Here I am doing, unfortunately there is the old economist in me, with which agents and people are the same thing. In computer science it becomes more difficult, it often goes the other way around, often the person is the environment and the agent interacts.
For example, an example of an agent that perhaps does not appear to be an agent is ChatGPT in the Chat variant. That is when language models are trained to interact with a person. So they are not simply trained to “predict the next token, predict the next word” based on the level of simplification they want to give, but “the next sequence of words must be the sequence preferred by the interlocutor you are talking to.”
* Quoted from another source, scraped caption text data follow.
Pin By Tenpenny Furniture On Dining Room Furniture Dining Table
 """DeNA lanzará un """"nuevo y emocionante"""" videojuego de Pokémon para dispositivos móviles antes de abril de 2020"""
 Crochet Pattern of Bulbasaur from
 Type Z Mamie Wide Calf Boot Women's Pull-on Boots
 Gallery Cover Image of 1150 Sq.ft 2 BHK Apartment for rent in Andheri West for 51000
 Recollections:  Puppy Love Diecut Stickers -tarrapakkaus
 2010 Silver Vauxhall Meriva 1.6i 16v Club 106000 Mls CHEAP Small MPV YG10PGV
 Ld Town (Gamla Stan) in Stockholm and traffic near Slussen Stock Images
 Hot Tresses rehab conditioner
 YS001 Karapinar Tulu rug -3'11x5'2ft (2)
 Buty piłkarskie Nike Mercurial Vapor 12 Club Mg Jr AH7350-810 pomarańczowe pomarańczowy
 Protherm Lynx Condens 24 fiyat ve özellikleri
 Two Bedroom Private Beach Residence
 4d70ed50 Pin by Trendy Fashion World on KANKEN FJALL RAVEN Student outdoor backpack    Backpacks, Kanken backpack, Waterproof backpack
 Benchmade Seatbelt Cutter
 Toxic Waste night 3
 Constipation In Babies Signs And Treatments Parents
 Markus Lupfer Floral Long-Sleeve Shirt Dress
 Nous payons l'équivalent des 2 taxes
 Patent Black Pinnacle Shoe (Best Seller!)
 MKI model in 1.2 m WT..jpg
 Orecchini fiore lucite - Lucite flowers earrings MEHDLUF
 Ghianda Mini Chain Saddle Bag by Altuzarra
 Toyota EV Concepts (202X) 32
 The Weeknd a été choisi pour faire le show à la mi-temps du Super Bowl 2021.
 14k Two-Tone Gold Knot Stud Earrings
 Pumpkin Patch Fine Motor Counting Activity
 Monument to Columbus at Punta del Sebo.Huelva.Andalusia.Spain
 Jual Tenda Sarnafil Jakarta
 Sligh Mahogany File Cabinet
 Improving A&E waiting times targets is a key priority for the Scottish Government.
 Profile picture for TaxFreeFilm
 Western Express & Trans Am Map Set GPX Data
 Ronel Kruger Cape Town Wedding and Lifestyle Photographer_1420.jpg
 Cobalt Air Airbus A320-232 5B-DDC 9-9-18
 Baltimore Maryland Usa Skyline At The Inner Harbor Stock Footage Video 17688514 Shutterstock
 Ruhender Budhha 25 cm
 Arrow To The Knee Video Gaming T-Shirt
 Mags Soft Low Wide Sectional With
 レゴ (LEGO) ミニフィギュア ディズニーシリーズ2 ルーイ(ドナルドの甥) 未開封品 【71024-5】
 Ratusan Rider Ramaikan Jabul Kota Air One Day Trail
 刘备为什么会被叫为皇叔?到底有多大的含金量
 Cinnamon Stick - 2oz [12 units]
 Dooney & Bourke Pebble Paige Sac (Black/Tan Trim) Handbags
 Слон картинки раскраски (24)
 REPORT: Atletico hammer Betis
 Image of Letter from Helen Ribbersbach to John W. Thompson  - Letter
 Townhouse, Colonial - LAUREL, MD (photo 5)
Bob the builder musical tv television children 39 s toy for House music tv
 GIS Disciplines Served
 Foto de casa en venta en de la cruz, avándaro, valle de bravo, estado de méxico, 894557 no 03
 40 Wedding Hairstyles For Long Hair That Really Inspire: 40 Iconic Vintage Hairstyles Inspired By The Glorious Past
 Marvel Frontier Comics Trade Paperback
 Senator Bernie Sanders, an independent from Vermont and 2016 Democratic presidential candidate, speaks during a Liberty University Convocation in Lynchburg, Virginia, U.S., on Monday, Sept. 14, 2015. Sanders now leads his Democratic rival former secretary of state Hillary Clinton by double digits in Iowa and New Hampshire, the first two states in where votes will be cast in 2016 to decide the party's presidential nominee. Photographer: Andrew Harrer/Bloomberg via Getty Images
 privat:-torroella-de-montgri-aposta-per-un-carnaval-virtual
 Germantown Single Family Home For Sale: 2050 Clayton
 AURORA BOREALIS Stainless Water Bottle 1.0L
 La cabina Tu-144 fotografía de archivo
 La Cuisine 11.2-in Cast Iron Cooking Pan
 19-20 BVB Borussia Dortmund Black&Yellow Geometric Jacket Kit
This factual situation which is called reinforcement learning from human feedback in the variant in which the model is updated on the basis of its outputs is a situation in which people are the language model and the human being is its environment. That is, GPT agrees with you from a formal point of view. The training part unfortunately often agrees with me too much, I often feel a little too much selection, a little too much. And let’s say this point by the way is exactly what I’m saying, that the goal of this model is to agree with you, to do something in common with you whereby his behavior gives you the greatest satisfaction. And the fact – and this is so there is in fact a game in which there is your reward, his reward – and you are both playing to maximize your own reward, so both the assistant and you are interacting to maximize user happiness.
Now, it’s very interesting here how other things come into play, isn’t it? Now we’re starting to talk about, we’ve always talked about safety, about the fact that not all user desires are the same from the provider’s point of view, right? So not all users’ wishes, such as those potentially dangerous to others, should not be fulfilled by the assistant. But now we are also starting to talk about introducing advertising within the models to… support free subscriptions and especially those who search on the web. And at that point it becomes a much more complicated game, it becomes a game theory situation where there’s the user, there’s the person, there’s the owner of the model, there’s the customer who’s paying the model owner to have some marketing and all that.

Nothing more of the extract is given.